Copy out, exactly as written, only the line containing "Looking at this picture, which" and the lines after it through the end of the records.

%%

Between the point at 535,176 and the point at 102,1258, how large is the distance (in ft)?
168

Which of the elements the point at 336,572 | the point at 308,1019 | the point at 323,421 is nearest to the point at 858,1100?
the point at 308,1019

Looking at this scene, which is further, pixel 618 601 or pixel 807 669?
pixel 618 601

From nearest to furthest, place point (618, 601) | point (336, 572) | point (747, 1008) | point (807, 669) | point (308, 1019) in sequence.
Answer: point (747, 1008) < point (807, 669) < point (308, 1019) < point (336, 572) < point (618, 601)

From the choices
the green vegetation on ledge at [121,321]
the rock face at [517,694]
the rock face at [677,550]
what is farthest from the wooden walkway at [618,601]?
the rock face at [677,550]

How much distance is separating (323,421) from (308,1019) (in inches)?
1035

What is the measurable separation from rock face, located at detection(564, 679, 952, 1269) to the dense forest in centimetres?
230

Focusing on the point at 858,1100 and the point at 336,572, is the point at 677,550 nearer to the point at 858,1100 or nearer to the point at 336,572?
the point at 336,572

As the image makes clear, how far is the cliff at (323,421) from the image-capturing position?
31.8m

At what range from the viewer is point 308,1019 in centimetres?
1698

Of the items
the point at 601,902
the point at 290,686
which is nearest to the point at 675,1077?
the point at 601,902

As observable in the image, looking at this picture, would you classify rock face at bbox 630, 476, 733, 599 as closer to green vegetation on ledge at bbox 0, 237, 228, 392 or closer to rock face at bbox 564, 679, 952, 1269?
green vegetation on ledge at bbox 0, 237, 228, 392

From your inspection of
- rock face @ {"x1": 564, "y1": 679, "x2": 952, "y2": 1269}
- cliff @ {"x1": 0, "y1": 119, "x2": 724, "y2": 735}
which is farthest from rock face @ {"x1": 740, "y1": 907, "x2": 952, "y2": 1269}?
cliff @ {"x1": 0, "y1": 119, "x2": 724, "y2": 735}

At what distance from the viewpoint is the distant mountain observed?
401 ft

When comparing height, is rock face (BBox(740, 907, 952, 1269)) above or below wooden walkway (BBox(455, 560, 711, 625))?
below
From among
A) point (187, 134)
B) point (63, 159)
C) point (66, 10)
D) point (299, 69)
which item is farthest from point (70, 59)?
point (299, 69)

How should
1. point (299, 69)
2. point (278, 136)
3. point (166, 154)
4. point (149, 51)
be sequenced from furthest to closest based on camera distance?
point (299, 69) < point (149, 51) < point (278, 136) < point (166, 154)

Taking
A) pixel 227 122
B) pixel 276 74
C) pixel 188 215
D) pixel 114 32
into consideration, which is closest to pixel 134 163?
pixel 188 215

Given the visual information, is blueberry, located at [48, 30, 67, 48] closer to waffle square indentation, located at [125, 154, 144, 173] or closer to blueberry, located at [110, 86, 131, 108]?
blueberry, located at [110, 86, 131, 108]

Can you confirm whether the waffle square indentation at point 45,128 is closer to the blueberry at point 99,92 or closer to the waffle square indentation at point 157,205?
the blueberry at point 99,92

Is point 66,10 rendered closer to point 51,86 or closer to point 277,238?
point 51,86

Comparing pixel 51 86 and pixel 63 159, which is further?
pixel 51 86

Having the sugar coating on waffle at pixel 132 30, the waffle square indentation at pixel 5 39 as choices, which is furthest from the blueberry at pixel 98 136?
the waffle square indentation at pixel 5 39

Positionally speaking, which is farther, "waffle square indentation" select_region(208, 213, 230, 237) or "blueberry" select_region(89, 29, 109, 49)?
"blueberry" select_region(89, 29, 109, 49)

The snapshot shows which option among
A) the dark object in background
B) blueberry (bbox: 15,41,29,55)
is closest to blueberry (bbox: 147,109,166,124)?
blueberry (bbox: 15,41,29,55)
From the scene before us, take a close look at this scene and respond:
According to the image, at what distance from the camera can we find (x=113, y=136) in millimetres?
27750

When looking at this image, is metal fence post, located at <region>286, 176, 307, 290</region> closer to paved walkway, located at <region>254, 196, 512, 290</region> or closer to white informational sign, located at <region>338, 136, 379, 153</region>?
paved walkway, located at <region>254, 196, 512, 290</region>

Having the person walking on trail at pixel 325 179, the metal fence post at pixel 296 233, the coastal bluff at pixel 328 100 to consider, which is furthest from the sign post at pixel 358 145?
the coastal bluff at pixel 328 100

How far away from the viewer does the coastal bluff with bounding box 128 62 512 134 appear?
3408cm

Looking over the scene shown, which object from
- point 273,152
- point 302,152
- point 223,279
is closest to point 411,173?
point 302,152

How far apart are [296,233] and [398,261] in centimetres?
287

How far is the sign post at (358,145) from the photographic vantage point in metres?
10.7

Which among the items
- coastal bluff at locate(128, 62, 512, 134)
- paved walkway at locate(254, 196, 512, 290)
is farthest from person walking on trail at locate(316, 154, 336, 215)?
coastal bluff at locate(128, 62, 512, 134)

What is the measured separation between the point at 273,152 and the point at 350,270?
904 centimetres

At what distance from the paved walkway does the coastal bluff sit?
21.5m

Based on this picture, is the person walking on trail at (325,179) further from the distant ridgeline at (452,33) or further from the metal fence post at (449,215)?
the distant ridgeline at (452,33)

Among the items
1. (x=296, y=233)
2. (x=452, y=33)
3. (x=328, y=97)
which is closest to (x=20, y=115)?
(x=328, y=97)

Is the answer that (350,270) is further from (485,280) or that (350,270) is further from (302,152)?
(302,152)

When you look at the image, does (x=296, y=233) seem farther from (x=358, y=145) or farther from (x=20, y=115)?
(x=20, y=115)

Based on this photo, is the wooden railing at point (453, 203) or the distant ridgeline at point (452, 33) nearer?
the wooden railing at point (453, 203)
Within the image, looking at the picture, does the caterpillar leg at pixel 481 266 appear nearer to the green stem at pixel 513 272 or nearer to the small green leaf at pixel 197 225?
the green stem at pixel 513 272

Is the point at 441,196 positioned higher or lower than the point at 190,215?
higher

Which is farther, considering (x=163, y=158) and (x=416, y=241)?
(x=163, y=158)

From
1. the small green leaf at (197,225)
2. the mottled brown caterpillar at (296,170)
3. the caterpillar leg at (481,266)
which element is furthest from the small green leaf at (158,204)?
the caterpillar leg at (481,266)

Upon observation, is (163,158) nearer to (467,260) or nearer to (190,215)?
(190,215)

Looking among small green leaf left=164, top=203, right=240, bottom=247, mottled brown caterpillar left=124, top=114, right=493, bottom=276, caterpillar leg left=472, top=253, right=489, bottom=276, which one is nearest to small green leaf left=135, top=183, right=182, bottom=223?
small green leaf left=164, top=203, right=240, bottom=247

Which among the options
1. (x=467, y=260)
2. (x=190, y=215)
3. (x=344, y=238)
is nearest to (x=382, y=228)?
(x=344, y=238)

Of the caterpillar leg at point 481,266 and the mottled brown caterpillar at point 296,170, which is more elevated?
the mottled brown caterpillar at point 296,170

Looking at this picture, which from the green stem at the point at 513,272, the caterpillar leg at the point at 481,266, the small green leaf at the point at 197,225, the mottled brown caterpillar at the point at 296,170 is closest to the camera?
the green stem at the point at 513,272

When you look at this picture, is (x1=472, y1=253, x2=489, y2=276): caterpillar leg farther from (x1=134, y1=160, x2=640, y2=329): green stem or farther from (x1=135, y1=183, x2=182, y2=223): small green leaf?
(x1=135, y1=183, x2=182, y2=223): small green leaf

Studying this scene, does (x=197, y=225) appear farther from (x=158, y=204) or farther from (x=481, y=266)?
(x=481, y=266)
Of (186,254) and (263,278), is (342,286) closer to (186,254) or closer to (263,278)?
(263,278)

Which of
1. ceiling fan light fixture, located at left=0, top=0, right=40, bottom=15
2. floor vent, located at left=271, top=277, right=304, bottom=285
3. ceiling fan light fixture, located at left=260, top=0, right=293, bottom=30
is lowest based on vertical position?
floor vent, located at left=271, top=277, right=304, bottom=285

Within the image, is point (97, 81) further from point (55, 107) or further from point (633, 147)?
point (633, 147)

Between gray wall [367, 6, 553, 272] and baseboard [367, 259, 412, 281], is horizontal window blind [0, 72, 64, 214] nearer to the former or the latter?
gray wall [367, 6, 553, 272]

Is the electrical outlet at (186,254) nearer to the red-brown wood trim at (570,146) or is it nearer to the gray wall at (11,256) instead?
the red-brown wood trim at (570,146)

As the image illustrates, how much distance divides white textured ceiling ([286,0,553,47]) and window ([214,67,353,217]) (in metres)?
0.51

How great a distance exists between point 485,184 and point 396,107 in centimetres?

%%

= Response below =
Looking at this picture, which from the green stem at the point at 513,272, the caterpillar leg at the point at 481,266, the small green leaf at the point at 197,225, the mottled brown caterpillar at the point at 296,170 is closest to the camera?
the green stem at the point at 513,272

When you look at this picture, is (x1=472, y1=253, x2=489, y2=276): caterpillar leg farther from (x1=134, y1=160, x2=640, y2=329): green stem or farther from (x1=135, y1=183, x2=182, y2=223): small green leaf?
(x1=135, y1=183, x2=182, y2=223): small green leaf

Studying this scene, does (x=197, y=225) appear farther from (x=158, y=204) or farther from (x=481, y=266)?
(x=481, y=266)
Of (186,254) and (263,278), is (342,286) closer to (186,254) or closer to (263,278)?
(263,278)

Which of
1. ceiling fan light fixture, located at left=0, top=0, right=40, bottom=15
2. floor vent, located at left=271, top=277, right=304, bottom=285
3. ceiling fan light fixture, located at left=260, top=0, right=293, bottom=30
is lowest based on vertical position?
floor vent, located at left=271, top=277, right=304, bottom=285

Within the image, is point (97, 81) further from point (55, 107) or further from point (633, 147)?
point (633, 147)

Between gray wall [367, 6, 553, 272] and baseboard [367, 259, 412, 281], is horizontal window blind [0, 72, 64, 214] nearer to the former or the latter?
gray wall [367, 6, 553, 272]

Is the electrical outlet at (186,254) nearer to the red-brown wood trim at (570,146) or is it nearer to the gray wall at (11,256) instead?
the red-brown wood trim at (570,146)

As the image illustrates, how much distance divides white textured ceiling ([286,0,553,47]) and window ([214,67,353,217]) (in metres)?
0.51

How great a distance exists between point 485,184 and point 396,107 in centimetres?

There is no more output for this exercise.